- _PAGE EXTRACT_
A bus torched by gangsters in a wave of violence to hit Sao Paulo. Picture / Reuters
Inequality in Brazil 'tearing nation apart'
Saturday May 20, 2006

Gang violence that has rocked Brazil's business capital Sao Paulo in the past week should serve as a warning to the nation's richer classes that the country's deep social inequalities were tearing it apart, the Sao Paulo State Governor said.
In a full-page interview in leading newspaper Folha de S.Paulo, Governor Claudio Lembo also denied police were carrying out massacres to quell the violence, in which about 140 people have been killed since last Friday.
"All this has been a big wake-up for Brazil. The social situation is the cancer for crime and it is bigger than we imagined," he said.
Brazil's most powerful criminal gang, the First Command of the Capital (PCC), unleashed a wave of bloodshed in Sao Paulo city and state at the weekend in retaliation for the transfer of jailed gang leaders and members to a remote high-security prison.
Dozens of policeman were killed in attacks on police posts, vehicles and off-duty officers. Dozens of buses were also set ablaze. Related uprisings broke out in dozens of prisons across the state to demand better conditions.
The attacks caused panic and chaos in Sao Paulo, the world's third-largest metropolis with a population of 20 million. It had largely subsided by midweek after police killed around 100 suspected gangsters in operations through poor districts of the city.
While condemning the gangsters, human rights groups have expressed concern the police are resorting to extra-judicial executions to stamp out the violence.
Asked if the police were carrying out revenge attacks in which innocent people may be killed, Lembo said the police were under control.

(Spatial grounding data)
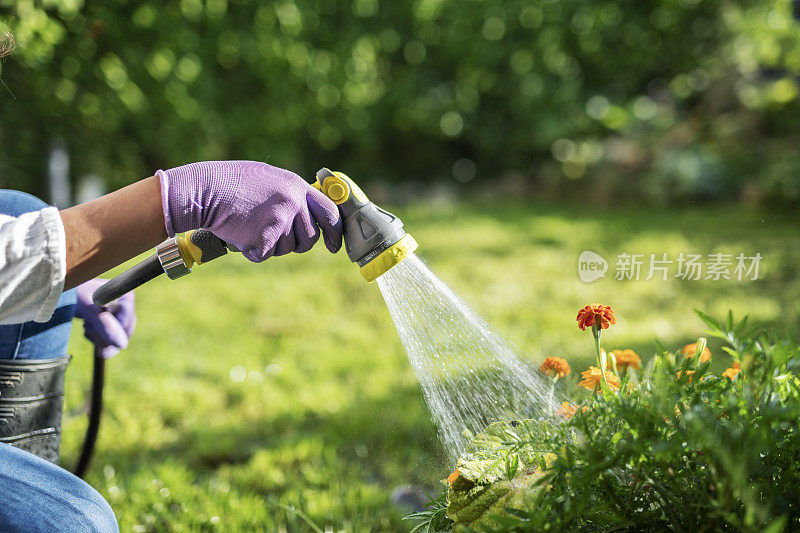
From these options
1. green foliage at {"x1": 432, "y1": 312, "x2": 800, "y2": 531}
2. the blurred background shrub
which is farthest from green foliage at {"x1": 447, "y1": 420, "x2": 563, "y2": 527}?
the blurred background shrub

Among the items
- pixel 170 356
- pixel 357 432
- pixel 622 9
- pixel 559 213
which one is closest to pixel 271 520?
pixel 357 432

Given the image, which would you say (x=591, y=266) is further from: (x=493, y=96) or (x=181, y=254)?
(x=181, y=254)

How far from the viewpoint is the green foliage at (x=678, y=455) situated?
34.6 inches

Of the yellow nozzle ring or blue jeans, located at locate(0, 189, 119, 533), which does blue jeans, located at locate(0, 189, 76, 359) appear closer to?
blue jeans, located at locate(0, 189, 119, 533)

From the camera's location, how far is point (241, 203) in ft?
3.49

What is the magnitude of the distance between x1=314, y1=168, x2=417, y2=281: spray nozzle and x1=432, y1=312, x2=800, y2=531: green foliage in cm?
41

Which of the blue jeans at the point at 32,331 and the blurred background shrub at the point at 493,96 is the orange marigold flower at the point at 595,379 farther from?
the blurred background shrub at the point at 493,96

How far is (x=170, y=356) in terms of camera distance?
3.09m

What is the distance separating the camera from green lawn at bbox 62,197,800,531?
192 cm

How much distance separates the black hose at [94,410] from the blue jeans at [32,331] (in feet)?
0.99

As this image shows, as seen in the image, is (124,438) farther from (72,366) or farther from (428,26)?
(428,26)

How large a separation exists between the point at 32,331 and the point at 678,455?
1.25 m

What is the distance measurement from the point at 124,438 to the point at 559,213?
4.43 meters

- _WHAT THE TASK ASKS_
From the article on violence in Sao Paulo, copy the stretch from "Brazil's most powerful" through "remote high-security prison.". Nothing in the listing is needed.

- _FINAL ANSWER_
Brazil's most powerful criminal gang, the First Command of the Capital (PCC), unleashed a wave of bloodshed in Sao Paulo city and state at the weekend in retaliation for the transfer of jailed gang leaders and members to a remote high-security prison.